(Dataset records)
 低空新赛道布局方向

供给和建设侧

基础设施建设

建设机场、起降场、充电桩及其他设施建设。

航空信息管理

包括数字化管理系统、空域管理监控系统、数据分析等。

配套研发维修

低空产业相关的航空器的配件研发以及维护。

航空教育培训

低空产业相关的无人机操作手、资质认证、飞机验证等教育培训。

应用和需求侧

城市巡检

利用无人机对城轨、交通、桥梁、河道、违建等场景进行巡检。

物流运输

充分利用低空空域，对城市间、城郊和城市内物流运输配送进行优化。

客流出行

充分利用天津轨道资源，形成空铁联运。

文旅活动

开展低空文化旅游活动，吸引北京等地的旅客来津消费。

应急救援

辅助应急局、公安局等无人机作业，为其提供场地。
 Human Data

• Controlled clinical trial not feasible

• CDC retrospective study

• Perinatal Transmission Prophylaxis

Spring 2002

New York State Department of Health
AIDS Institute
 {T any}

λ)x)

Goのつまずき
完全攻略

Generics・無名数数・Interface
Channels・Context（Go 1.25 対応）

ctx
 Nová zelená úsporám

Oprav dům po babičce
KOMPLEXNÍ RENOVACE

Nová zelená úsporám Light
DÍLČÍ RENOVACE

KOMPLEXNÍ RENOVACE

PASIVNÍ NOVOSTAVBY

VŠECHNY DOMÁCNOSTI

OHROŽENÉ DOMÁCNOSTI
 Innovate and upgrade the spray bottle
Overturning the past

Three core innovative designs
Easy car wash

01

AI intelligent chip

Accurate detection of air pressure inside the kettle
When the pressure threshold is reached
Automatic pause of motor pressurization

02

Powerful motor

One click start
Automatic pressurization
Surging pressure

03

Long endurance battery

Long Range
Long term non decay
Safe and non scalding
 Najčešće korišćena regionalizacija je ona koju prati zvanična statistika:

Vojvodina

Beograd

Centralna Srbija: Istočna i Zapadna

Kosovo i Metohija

(Assignment)
For the entries above, please state how many lines contain the string "Long"; give the number and nothing else.

(Exercise answer)
3